12-27-2007, 08:54 AM
For some reason I've to run set_magic_quotes_runtime(1)(I know the risk), but it doesn't work in my server.
For the code
print 'get_gpc : '.ini_get("magic_quotes_gpc");
print '<br/>set mq : '.set_magic_quotes_runtime(1);
print '<br/>get mq : '.get_magic_quotes_gpc(void);
get_gpc : 1
set mq : 1
get mq : 1 in my local server, but
set mq : 1
get mq : 0
in my original server.
12-27-2007, 10:09 AM
magic_quotes_runtime and magic_quotes_gpc are two different things.

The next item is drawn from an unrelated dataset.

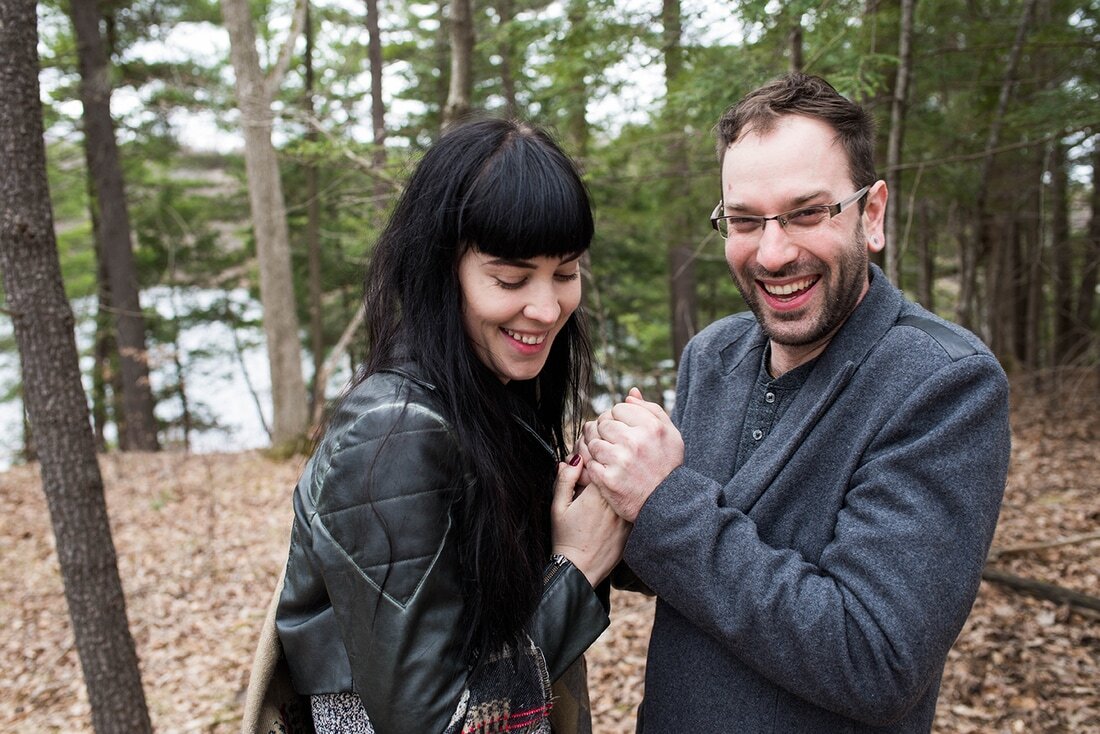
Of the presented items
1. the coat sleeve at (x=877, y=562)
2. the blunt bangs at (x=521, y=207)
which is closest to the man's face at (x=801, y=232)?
the coat sleeve at (x=877, y=562)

You might be looking for get_magic_quotes_runtime() (http://php.net/get_magic_quotes_runtime), but it is being turned on according to your output:
print '<br/>set mq : '.set_magic_quotes_runtime(1); // set mq : 1 is returned
12-27-2007, 04:13 PM
Thanks, For the time being,I solved out by writing a foreach loop on all POST values to addslashes.

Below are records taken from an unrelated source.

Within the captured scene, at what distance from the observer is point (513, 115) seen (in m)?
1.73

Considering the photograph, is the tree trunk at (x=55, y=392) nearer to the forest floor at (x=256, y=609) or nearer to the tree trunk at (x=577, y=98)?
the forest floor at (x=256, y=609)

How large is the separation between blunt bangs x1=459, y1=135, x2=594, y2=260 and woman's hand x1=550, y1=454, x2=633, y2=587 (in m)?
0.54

(And started to rewrite the entire code ;))
12-27-2007, 06:32 PM
I believe I saw posted comments from a php.net meeting where magic quotes have been removed in php6. Don't depend on magic quotes to do anything in your code for you as your code will probably stop working and need to be rewritten under php6.
See this link (and the link to the php.net address it contains) - http://www.bhsdesign.com/forums.php?m=posts&p=9087
magic quotes was another lazy way short cut, like register globals, of getting the php language to do something that the programmer should have been doing himself and only when he wanted it to be done that have caused more problems and wasted code to detect and work-a-round than what they were worth.
If you are using a database, you should be using mysql_real_escape_string() instead of addslashes().
12-28-2007, 03:50 PM
Thanks, that's an eye opener and I've gone through various links like
addslashes() vs mysql_real_escape_string()...the final debate PHP (www.sitepoint.com/forums/showthread.php?t=337881) and their sublinks. All of them will definitely help me to improve in these areas.